╭─ Dataset extract

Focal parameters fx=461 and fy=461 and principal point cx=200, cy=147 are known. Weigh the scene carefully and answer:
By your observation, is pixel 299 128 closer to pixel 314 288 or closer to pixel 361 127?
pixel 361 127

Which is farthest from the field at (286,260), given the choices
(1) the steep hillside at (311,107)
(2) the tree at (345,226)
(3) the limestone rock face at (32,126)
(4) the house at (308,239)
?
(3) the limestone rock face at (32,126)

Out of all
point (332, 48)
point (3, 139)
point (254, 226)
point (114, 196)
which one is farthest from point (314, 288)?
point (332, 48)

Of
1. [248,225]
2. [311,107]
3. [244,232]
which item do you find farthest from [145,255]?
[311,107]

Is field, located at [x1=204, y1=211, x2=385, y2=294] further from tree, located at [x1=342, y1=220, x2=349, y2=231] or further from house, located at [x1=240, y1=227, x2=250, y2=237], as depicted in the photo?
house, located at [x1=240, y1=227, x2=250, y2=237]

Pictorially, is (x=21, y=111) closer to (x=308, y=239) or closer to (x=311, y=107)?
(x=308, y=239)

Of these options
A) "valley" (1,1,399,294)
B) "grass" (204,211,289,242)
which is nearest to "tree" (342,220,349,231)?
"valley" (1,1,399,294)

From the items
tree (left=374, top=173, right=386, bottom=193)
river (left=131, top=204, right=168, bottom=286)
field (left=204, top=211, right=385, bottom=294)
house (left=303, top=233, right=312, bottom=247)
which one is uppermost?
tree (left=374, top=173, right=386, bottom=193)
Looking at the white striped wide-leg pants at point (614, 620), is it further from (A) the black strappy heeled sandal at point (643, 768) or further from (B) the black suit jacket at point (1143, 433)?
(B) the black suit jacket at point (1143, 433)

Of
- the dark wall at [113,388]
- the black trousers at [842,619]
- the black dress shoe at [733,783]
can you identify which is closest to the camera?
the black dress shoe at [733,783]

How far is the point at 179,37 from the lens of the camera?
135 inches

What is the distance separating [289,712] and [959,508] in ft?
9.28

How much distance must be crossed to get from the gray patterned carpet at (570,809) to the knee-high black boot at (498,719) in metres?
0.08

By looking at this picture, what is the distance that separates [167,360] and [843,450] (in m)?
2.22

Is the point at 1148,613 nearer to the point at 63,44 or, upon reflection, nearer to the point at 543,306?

╰─

*Request*: Copy the material exactly, starting at the line that contains "How much distance" and ending with the last line of the material.

*Right answer*:
How much distance must be crossed to get from the gray patterned carpet at (570,809) to the knee-high black boot at (498,719) in metres?
0.08

By looking at this picture, what is the distance that separates [167,360] and [843,450] (in m)?
2.22

Is the point at 1148,613 nearer to the point at 63,44 or, upon reflection, nearer to the point at 543,306?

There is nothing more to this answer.